La buena noticia que Jesús declaró al pararse sobre esos pozos, y anunciar que el reino había llegado, era que ya no era necesario que estas personas siguieran atrapadas en los pozos de destrucción y desesperación. Ya no tendrían que vagar por el desierto, débiles y solos, intentando no caer. ¡Había llegado la salvación! Jesús no había venido simplemente a extender la mano con amabilidad dentro del pozo, para ofrecerles a aquellos que todavía tuvieran algo de fuerza una salida, sino que Él mismo había entrado a los pozos de la humanidad. Descendió hasta el fondo. Reiría, lloraría, dormiría y descansaría entre amigos. Sanaría, restauraría y renovaría. Moriría en la cruz y entraría al más profundo de todos los pozos, y tres días más tarde volvería a levantarse, liberando a los cautivos y llenando los pozos con un nuevo reino que ofrece salvación solo en Cristo.

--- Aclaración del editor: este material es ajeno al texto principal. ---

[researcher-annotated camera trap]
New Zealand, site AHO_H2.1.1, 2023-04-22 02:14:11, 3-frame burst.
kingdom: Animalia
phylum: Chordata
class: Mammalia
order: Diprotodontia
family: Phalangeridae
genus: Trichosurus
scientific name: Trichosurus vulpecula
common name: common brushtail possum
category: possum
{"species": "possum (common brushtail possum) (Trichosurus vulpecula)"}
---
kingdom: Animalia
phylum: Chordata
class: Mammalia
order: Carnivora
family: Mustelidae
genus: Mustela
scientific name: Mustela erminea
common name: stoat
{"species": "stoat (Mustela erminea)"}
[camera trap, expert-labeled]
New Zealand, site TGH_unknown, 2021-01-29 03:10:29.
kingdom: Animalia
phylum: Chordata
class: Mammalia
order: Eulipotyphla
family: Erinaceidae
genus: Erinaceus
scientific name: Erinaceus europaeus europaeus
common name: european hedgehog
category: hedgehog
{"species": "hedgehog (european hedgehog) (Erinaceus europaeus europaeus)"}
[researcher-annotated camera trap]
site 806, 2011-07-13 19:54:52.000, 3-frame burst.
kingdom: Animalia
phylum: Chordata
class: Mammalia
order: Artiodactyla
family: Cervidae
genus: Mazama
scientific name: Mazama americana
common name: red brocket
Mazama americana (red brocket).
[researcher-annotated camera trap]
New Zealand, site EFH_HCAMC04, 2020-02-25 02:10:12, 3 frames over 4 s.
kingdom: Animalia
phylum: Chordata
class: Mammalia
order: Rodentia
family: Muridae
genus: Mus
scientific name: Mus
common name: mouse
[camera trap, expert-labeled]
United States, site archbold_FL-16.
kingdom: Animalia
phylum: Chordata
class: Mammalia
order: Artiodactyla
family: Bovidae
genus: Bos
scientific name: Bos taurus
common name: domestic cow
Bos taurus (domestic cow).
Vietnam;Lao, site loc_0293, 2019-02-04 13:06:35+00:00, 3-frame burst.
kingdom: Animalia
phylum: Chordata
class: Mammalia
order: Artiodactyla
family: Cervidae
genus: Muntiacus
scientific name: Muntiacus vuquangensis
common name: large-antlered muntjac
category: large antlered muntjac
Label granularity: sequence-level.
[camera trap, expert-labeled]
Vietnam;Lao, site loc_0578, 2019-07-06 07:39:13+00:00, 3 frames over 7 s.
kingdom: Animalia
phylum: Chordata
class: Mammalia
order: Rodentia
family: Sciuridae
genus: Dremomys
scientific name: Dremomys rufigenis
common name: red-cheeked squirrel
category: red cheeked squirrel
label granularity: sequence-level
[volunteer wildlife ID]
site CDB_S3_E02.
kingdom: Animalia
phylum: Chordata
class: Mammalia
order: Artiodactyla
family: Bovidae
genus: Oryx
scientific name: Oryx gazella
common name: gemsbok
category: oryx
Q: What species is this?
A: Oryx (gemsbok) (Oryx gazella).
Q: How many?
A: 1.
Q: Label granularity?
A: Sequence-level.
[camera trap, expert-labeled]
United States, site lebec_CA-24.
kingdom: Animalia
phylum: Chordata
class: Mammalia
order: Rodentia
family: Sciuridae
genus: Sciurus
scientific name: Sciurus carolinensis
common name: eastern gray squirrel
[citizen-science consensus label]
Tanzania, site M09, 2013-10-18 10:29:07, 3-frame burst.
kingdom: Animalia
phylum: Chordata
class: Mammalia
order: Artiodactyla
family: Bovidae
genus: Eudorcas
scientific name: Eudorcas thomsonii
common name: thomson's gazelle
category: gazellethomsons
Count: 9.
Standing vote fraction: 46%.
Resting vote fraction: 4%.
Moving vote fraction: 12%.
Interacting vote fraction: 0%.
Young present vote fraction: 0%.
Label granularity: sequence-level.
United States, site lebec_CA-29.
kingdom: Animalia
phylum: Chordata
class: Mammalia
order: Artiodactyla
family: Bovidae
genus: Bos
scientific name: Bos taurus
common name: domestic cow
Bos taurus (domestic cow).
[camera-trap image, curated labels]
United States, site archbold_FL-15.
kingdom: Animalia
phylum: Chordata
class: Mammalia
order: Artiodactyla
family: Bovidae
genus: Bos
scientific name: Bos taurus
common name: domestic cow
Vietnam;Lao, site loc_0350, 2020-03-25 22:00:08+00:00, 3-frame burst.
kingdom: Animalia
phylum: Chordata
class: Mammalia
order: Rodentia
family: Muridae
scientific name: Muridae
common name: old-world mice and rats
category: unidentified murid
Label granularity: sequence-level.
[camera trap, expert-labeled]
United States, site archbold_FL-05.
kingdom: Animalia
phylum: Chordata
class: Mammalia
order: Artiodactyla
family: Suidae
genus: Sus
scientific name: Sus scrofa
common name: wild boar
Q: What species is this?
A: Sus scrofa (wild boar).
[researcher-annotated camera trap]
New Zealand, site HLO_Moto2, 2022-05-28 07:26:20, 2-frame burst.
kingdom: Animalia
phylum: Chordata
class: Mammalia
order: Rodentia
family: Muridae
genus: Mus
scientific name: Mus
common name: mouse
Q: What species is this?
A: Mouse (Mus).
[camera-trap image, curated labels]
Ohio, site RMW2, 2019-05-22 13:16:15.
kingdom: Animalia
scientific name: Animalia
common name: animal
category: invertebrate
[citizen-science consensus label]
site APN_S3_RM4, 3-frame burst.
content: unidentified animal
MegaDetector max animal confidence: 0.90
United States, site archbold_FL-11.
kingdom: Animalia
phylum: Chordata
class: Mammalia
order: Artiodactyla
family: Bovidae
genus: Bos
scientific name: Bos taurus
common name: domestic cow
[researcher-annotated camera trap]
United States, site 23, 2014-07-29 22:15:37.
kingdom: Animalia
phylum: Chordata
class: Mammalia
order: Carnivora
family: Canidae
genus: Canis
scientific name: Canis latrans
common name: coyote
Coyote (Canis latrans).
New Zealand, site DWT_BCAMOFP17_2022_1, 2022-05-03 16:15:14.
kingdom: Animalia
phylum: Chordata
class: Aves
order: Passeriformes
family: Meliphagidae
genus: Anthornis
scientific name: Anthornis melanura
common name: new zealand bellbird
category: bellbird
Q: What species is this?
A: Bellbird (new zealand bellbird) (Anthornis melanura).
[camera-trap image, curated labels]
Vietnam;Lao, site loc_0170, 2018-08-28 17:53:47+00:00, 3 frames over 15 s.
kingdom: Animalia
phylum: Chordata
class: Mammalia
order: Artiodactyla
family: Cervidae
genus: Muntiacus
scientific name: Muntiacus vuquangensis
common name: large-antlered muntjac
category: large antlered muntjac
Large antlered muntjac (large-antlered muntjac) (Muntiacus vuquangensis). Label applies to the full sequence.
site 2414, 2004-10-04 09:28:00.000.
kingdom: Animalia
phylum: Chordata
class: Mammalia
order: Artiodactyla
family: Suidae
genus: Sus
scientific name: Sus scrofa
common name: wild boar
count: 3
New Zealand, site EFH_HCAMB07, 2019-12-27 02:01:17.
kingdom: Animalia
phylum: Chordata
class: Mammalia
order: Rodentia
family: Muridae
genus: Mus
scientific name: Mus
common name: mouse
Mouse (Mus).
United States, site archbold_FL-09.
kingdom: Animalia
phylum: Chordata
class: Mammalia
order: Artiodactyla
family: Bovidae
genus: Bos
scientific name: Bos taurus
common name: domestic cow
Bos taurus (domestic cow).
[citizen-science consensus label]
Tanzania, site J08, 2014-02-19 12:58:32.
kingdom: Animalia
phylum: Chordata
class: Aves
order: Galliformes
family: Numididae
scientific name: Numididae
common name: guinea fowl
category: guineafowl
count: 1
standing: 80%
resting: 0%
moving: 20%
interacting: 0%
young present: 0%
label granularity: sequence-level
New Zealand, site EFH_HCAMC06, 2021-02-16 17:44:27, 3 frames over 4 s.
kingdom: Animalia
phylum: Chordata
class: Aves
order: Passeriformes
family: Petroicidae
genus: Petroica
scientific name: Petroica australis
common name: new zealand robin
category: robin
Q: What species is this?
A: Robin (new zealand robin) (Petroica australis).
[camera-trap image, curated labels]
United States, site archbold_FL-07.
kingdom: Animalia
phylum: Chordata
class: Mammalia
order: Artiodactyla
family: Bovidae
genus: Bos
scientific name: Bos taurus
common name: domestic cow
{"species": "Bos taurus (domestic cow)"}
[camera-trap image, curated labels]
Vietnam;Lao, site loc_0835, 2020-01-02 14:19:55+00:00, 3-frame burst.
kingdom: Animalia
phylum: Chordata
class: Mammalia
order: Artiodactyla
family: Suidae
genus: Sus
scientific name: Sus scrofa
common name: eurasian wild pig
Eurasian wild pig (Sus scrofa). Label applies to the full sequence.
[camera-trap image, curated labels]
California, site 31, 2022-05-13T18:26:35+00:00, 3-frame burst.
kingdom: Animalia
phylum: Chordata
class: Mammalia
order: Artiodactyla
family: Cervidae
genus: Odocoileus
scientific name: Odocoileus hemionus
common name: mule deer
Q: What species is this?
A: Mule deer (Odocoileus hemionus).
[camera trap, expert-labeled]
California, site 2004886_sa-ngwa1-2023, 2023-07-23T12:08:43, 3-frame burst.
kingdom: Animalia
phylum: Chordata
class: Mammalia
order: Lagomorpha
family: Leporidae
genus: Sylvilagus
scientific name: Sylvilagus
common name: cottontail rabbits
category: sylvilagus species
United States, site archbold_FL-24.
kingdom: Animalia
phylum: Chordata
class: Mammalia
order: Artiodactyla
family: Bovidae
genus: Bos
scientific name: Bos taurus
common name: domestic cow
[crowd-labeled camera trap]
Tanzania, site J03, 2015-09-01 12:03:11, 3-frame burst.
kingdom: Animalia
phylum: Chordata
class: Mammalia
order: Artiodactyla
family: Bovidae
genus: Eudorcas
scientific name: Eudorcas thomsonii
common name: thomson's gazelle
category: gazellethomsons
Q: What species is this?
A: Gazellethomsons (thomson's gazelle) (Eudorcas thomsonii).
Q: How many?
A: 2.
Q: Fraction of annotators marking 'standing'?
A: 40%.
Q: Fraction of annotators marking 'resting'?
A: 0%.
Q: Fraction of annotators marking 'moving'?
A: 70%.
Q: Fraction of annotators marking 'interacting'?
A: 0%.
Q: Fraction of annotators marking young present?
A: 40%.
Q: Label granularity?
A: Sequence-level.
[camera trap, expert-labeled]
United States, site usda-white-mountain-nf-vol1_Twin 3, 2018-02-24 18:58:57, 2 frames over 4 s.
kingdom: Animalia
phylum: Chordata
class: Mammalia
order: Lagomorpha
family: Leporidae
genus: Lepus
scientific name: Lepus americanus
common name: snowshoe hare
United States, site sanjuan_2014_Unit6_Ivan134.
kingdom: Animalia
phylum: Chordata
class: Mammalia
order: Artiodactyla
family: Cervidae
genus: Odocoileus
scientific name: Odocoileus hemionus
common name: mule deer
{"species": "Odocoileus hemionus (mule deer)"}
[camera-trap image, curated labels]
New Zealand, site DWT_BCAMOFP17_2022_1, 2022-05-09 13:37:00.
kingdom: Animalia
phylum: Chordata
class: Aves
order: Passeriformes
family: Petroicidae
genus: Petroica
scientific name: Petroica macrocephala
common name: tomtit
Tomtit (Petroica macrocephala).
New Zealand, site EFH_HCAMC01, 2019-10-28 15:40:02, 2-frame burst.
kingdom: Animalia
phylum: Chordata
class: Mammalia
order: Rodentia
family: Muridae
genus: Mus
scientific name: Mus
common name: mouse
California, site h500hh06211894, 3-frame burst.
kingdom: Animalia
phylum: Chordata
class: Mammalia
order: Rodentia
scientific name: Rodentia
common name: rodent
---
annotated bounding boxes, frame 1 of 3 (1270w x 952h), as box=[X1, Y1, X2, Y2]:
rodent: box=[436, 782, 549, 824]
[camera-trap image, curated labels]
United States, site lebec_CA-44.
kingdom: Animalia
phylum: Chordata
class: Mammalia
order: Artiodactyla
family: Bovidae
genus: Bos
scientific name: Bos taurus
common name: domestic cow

El Dios al que adora el salmista es el Dios que creó los cielos y la tierra. Es el mismo Dios que llamó a Abraham, a Isaac y a Jacob, y que los bendijo para que fueran de bendición. Es el mismo Dios que libró a Su pueblo de la esclavitud en Egipto y que los transformó en una gran nación. El salmista confía en el Dios que estableció un reino en Israel y que prometió una salvación que llegaría a los confines de la tierra y a las profundidades más insondables. Lo que sostiene la esperanza del salmista en medio del sufrimiento solo puede encontrarse más atrás, en las muchas obras maravillosas del Dios que ha probado Su fidelidad una y otra vez, y también más adelante, en la esperanza de la sanidad, la restauración y la renovación que vendrán cuando este Dios fiel lo libere a él y a todo su pueblo. Y hoy, podemos decir lo mismo.

AFÉRRATE A SU ABRAZO

No hay mejor versículo para cerrar nuestra meditación sobre este pasaje que el último de la estrofa caf: «Por tu gran amor, dame vida y cumpliré tus estatutos» (v. 88). Otra traducción declara: «Dame vida, de acuerdo con tu amor, y cumpliré los mandatos de tus labios» (DHH). Hay un sufrimiento que nos aplasta y nos despoja. Hay sistemas y pesos de opresión que nos abruman y amenazan con extinguir la esperanza. Hay relaciones que parecen estar más allá de la restauración. Hay dolores y pérdidas que dejan cicatrices en nuestro corazón y nuestras vidas. Para mezclar mis metáforas, hay una oscuridad opresiva que parece devastar nuestras ciudades como un huracán que va dejando una estela de destrucción. A menudo, miramos todo este sufrimiento y nos abruma nuestra impotencia, debilidad y soledad.

Sin embargo, podemos soltar las herramientas que usamos para abrir nuestros propios caminos a la salvación y aferrarnos en cambio al abrazo del Dios cuyo «gran amor» lleva sobre Su propio cuerpo cada cicatriz, herida y golpe que nos ha tocado recibir. Esta hermosa verdad, manifestada en nuestras vidas de innumerables maneras, es la que nos llena de esperanza y de gozo. Y es suficiente para andar guiados por los testimonios de Dios, aun mientras sufrimos y esperamos, porque en estos testimonios es donde nuestra esperanza es restaurada.